┌─ Document segment

But Robert Tobias, distinguished practitioner in residence at American University’s Key Executive Leadership Program and a former president of the National Treasury Employees Union, said that’s not an adequate reason for ditching the current standard.

“It seems to me that when your behavior damages another, you’re obligated to restore them fully,” he said. “Management could have avoided paying attorney fees by making the correct decision initially. It’s not the aggrieved’s fault that they were damaged, and it’s not the aggrieved’s fault that it was necessary to proceed to arbitration. It’s the agency’s fault.”

The proposed rule also would bar arbitrators from awarding attorney fees to federal employee unions, by redefining the term “employee’s personal representative” to mean only “the executor or administrator of a deceased employee.” OPM argued that various judges over the last 40 years have “misinterpreted” the definition to include labor organizations.

“This is not what OPM meant by ‘personal representative’ in its regulations,” the proposal states. “The term ‘personal representative’ is a term of art the meaning of which follows OPM’s proposed definition. It does not encompass other potential representatives, to include a collective bargaining representative.”

Tobias said the effort to prevent unions from recouping attorney fees after winning a Back Pay Act case seems discriminatory, given that they would not be barred from receiving attorney fees if they hired their own lawyer.

“OPM’s attempt to preclude employees from selecting a union attorney to represent them by denying attorney fees is really unjust,” Tobias said. “It’s unjust because if I have a relationship with my union, I trust it, and I trust the attorneys supplied by the union, they should be entitled to reimbursement just like any other lawyer. So to discriminate against union lawyers like that I think is wrong.”

OPM also took the unusual step of including a severability clause in its proposed rule, suggesting officials expect the regulations will be challenged in court.

“This would clarify that the provisions of the section are severable and that if any portion of this proposed regulation is held to be invalid that shall not affect the operability of the remaining portions,” the proposal states.

└─

→ **Required work**
A. Translate this sentence from the passage on attorney fees into Spanish: "Management could have avoided paying attorney fees by making the correct decision initially."
B. Apart from Robert Tobias, list every proper name that appears in the passage on attorney fees.
The data that comes next is from a different source than the text.

┌─ Data records

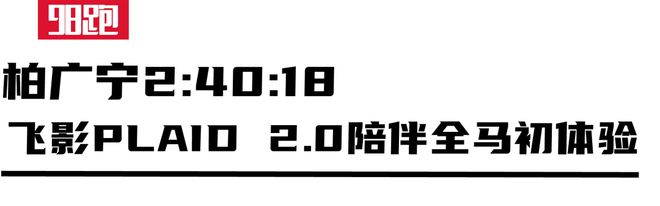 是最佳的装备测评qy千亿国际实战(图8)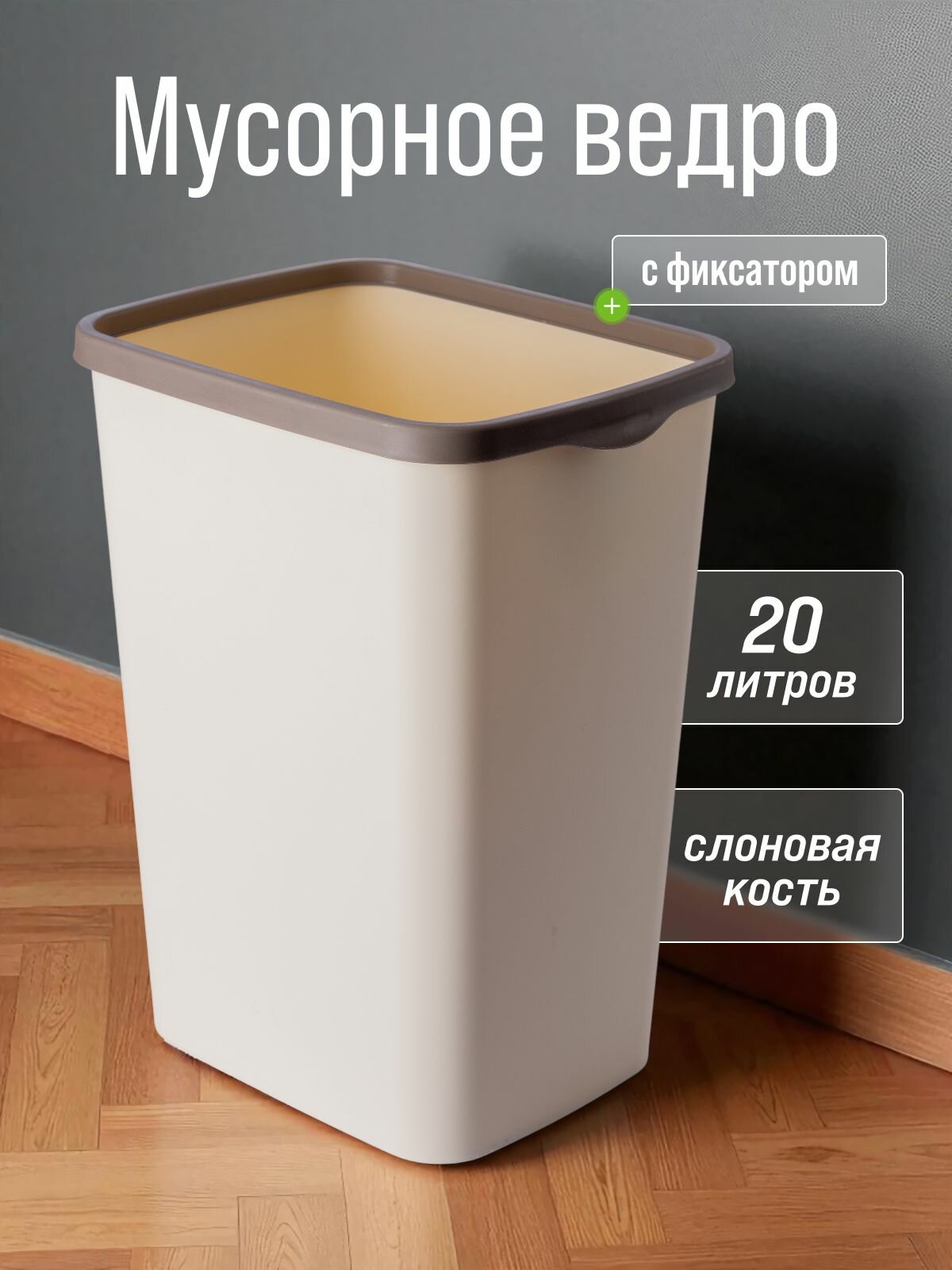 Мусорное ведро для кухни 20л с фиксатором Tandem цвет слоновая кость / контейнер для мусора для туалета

└─
┌─ Data records

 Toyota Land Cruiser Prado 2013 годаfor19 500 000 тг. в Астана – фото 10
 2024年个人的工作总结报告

└─

→ **Responses per task**
A. La gerencia podría haber evitado pagar honorarios de abogados si hubiera tomado la decisión correcta desde el principio.

B.
- American University
- Key Executive Leadership Program
- National Treasury Employees Union
- OPM
- Back Pay Act